Ongoing Monitoring and Review: CMS ARS requires healthcare organizations to monitor and review their risk management practices continuously. This ensures that the safeguards remain effective and responsive to evolving threats.
Incident Response and Recovery Plans: In the event of the worst-case scenario, the CMS ARS outlines a risk mitigation strategy to help businesses respond effectively and recover quickly.
Boosting Data Security in Healthcare
As healthcare companies bring more and more new and emerging technologies into their operations, the importance of CMS ARS will only grow. The risk landscape in healthcare is fluid and dynamic, with new threats emerging every day. The CMS ARS framework equips businesses to handle current and future security challenges.

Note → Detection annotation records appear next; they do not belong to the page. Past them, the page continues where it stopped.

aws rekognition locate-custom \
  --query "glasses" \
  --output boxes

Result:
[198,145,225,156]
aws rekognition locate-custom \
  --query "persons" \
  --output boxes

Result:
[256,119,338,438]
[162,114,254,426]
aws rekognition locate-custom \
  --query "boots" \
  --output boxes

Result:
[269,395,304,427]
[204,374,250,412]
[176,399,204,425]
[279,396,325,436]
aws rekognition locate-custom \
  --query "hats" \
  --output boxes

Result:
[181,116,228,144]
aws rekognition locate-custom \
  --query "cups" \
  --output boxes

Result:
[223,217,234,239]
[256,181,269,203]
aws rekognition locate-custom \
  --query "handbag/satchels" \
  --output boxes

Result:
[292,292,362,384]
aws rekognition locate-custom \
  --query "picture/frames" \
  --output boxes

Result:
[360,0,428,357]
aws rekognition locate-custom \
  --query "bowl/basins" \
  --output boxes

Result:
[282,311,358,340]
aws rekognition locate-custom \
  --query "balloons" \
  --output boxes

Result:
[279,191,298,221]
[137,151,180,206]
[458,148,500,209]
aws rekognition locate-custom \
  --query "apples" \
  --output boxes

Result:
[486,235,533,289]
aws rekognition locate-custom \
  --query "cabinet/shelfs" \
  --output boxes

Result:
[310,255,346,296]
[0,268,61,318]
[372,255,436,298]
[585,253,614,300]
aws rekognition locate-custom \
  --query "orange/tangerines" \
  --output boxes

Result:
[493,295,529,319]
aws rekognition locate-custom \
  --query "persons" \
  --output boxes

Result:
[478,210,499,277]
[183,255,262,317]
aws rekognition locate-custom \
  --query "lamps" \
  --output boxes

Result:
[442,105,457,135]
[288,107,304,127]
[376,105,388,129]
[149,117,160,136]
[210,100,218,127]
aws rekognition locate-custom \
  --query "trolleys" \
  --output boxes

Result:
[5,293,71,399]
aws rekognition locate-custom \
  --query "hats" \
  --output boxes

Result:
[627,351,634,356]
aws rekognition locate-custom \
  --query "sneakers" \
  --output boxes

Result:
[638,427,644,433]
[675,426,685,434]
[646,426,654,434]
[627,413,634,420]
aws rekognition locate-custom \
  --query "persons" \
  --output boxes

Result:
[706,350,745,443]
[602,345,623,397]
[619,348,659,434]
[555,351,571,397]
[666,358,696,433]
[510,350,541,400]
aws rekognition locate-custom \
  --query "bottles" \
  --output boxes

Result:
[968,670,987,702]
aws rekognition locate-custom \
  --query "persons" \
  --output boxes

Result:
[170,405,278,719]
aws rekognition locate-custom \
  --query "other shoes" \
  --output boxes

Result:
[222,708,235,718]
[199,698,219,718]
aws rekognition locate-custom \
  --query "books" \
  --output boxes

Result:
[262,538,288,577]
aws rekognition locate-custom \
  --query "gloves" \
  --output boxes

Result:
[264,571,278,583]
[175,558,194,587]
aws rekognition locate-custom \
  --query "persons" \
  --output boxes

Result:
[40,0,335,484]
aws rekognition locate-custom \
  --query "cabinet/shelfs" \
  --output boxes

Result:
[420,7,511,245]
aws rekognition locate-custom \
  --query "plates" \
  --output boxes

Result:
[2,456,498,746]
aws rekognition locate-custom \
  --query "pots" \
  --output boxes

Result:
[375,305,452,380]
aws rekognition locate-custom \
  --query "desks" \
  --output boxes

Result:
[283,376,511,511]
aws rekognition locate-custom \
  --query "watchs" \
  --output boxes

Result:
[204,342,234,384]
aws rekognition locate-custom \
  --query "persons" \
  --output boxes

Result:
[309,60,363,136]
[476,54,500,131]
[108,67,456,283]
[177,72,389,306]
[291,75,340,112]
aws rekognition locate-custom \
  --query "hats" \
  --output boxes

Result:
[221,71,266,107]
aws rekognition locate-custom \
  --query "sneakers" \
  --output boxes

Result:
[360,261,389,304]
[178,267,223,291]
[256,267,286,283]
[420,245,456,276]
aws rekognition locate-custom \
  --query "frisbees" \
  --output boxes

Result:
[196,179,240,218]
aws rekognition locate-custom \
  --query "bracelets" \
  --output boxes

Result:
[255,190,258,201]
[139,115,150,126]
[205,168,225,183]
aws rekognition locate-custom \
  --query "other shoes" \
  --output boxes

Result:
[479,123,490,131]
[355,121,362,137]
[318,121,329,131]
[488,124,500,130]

For instance, CMS ARS helps firms gain a level of operational maturity when it comes to data security and risk management. The guidelines were designed to make risk management efforts effective and in line with various regulations. This is particularly crucial in the healthcare sector, where trust and confidentiality are at the heart of maintaining patient relationships.
Dealing With Cybersecurity Challenges
The Centers for Medicare & Medicaid Services Acceptable Risk Safeguards are essential for protecting PHI and preventing disruptions to healthcare services. By following these guidelines, healthcare entities can mitigate risks, comply with federal regulations, and protect their patients’ privacy—all of which builds trust in a system that has received too much negative publicity recently.
Ongoing implementation and monitoring of CMS ARS are vital in a threat landscape that never stands still, helping companies deal with growing cybersecurity challenges while maintaining a secure environment for patient care.
Editor’s Note: The opinions expressed in this and other guest author articles are solely those of the contributor and do not necessarily reflect those of Tripwire.